Unfortunately, they haven't always been so careful about setting priorities, supporting budget expenditures in the past that were more about politics than environmental benefit.
In the fifth part of our series, we highlight a program the environmental community called a "priority" just two years ago, but whose budget has now been zeroed out. If the program is not worth the funding today, it calls into question whether it was ever a real priority or simply a luxury.
In 2008, the Legislature, encouraged by the environmental community, passed the Washington Farm to School program, funding a position to help schools buy local vegetables and other food. The program was needed, it was argued, because local farms provide food that is either not prepared for distribution at schools or is higher cost, but some believe local food uses fewer environmental resources, like transportation fuel.
We've addressed the fallacies of the environmental benefits of buying "local" food in the past. Science and research demonstrates that the distance food travels has little to do with the energy and resources used. One study put it this way:
The evidence presented suggests that food miles are, at best, a marketing fad that frequently and severely distorts the environmental impacts of agricultural production. At worst, food miles constitute a dangerous distraction from the very real and serious issues that affect energy consumption and the environmental impact of modern food production and the affordability of food.
Put simply, much of the environmental justification for the local food program doesn't stand up to scientific assessment.
Initially, the Farm to School program was given $290,000. The 2009 supplemental budget cut this to $142,000. This year, the program has been zeroed out. Such a quick turnaround in funding indicates that the program was never really a priority in the first place. Indeed, when we asked for metrics from the program about environmental impact, they admitted they had none.

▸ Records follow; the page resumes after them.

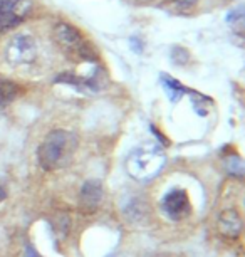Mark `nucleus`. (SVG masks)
<instances>
[{
  "instance_id": "6e6552de",
  "label": "nucleus",
  "mask_w": 245,
  "mask_h": 257,
  "mask_svg": "<svg viewBox=\"0 0 245 257\" xmlns=\"http://www.w3.org/2000/svg\"><path fill=\"white\" fill-rule=\"evenodd\" d=\"M218 232L225 239H237L242 232V219L237 210H225L220 213Z\"/></svg>"
},
{
  "instance_id": "1a4fd4ad",
  "label": "nucleus",
  "mask_w": 245,
  "mask_h": 257,
  "mask_svg": "<svg viewBox=\"0 0 245 257\" xmlns=\"http://www.w3.org/2000/svg\"><path fill=\"white\" fill-rule=\"evenodd\" d=\"M16 96H17V86L12 81L0 79V113H2L4 108H7L16 99Z\"/></svg>"
},
{
  "instance_id": "39448f33",
  "label": "nucleus",
  "mask_w": 245,
  "mask_h": 257,
  "mask_svg": "<svg viewBox=\"0 0 245 257\" xmlns=\"http://www.w3.org/2000/svg\"><path fill=\"white\" fill-rule=\"evenodd\" d=\"M161 207H163L165 215L171 220L185 219V217H188V213L191 210L188 195H186L185 190H180V188H175V190L168 192L166 195L163 197Z\"/></svg>"
},
{
  "instance_id": "7ed1b4c3",
  "label": "nucleus",
  "mask_w": 245,
  "mask_h": 257,
  "mask_svg": "<svg viewBox=\"0 0 245 257\" xmlns=\"http://www.w3.org/2000/svg\"><path fill=\"white\" fill-rule=\"evenodd\" d=\"M54 39L57 46L66 52L71 59H81V61H96L93 47L88 44V41L83 37L78 29L69 26V24H57L54 27Z\"/></svg>"
},
{
  "instance_id": "f257e3e1",
  "label": "nucleus",
  "mask_w": 245,
  "mask_h": 257,
  "mask_svg": "<svg viewBox=\"0 0 245 257\" xmlns=\"http://www.w3.org/2000/svg\"><path fill=\"white\" fill-rule=\"evenodd\" d=\"M78 137L74 133L66 132V130L51 132L37 150L41 167L46 172H54V170L67 167L78 150Z\"/></svg>"
},
{
  "instance_id": "f03ea898",
  "label": "nucleus",
  "mask_w": 245,
  "mask_h": 257,
  "mask_svg": "<svg viewBox=\"0 0 245 257\" xmlns=\"http://www.w3.org/2000/svg\"><path fill=\"white\" fill-rule=\"evenodd\" d=\"M166 165L165 152L156 145H143L133 150L126 158L128 175L138 182H148L160 175Z\"/></svg>"
},
{
  "instance_id": "2eb2a0df",
  "label": "nucleus",
  "mask_w": 245,
  "mask_h": 257,
  "mask_svg": "<svg viewBox=\"0 0 245 257\" xmlns=\"http://www.w3.org/2000/svg\"><path fill=\"white\" fill-rule=\"evenodd\" d=\"M108 257H119V255H108Z\"/></svg>"
},
{
  "instance_id": "9b49d317",
  "label": "nucleus",
  "mask_w": 245,
  "mask_h": 257,
  "mask_svg": "<svg viewBox=\"0 0 245 257\" xmlns=\"http://www.w3.org/2000/svg\"><path fill=\"white\" fill-rule=\"evenodd\" d=\"M165 88L168 89V94L171 96V99H178V98H181V91H183V88H181L178 82H175V81H171L170 77H166Z\"/></svg>"
},
{
  "instance_id": "4468645a",
  "label": "nucleus",
  "mask_w": 245,
  "mask_h": 257,
  "mask_svg": "<svg viewBox=\"0 0 245 257\" xmlns=\"http://www.w3.org/2000/svg\"><path fill=\"white\" fill-rule=\"evenodd\" d=\"M24 257H41V254L36 249H34L32 245H27L26 252H24Z\"/></svg>"
},
{
  "instance_id": "0eeeda50",
  "label": "nucleus",
  "mask_w": 245,
  "mask_h": 257,
  "mask_svg": "<svg viewBox=\"0 0 245 257\" xmlns=\"http://www.w3.org/2000/svg\"><path fill=\"white\" fill-rule=\"evenodd\" d=\"M103 183L99 180H88L84 182L83 188H81L79 193V207L81 210L88 215H93V213L98 212V208L103 202Z\"/></svg>"
},
{
  "instance_id": "423d86ee",
  "label": "nucleus",
  "mask_w": 245,
  "mask_h": 257,
  "mask_svg": "<svg viewBox=\"0 0 245 257\" xmlns=\"http://www.w3.org/2000/svg\"><path fill=\"white\" fill-rule=\"evenodd\" d=\"M27 0H0V29L19 26L29 12Z\"/></svg>"
},
{
  "instance_id": "ddd939ff",
  "label": "nucleus",
  "mask_w": 245,
  "mask_h": 257,
  "mask_svg": "<svg viewBox=\"0 0 245 257\" xmlns=\"http://www.w3.org/2000/svg\"><path fill=\"white\" fill-rule=\"evenodd\" d=\"M7 183L2 180V178H0V202H4L6 200V197H7Z\"/></svg>"
},
{
  "instance_id": "9d476101",
  "label": "nucleus",
  "mask_w": 245,
  "mask_h": 257,
  "mask_svg": "<svg viewBox=\"0 0 245 257\" xmlns=\"http://www.w3.org/2000/svg\"><path fill=\"white\" fill-rule=\"evenodd\" d=\"M225 163H227V170L232 173V175H237V177L243 175V163L238 157H230V158H227Z\"/></svg>"
},
{
  "instance_id": "f8f14e48",
  "label": "nucleus",
  "mask_w": 245,
  "mask_h": 257,
  "mask_svg": "<svg viewBox=\"0 0 245 257\" xmlns=\"http://www.w3.org/2000/svg\"><path fill=\"white\" fill-rule=\"evenodd\" d=\"M171 2H175L176 6H180V7H191V6H195L198 0H171Z\"/></svg>"
},
{
  "instance_id": "20e7f679",
  "label": "nucleus",
  "mask_w": 245,
  "mask_h": 257,
  "mask_svg": "<svg viewBox=\"0 0 245 257\" xmlns=\"http://www.w3.org/2000/svg\"><path fill=\"white\" fill-rule=\"evenodd\" d=\"M37 57L36 41L27 34H17L6 46V59L12 66L32 64Z\"/></svg>"
}]
</instances>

In yesterday's piece on Green Waste we highlighted a state employee position that had been eliminated to provide funding for the Governor's climate change executive order. Another position cut back due to the EO was involved in streamlining environmental permitting, with the Department of Ecology noting the cut would mean "Slower response to businesses and industries that need air quality permits to start or expand operations; Delay or eliminate efforts to further streamline industrial permit processes."
The cost of this position was $30,936 and could have been funded for nearly four years with the money spent on the short-lived Farm to School program. Instead of funding a position designed to help businesses expand in a tough economy, we funded a program that was of dubious environmental benefit and was quickly discarded.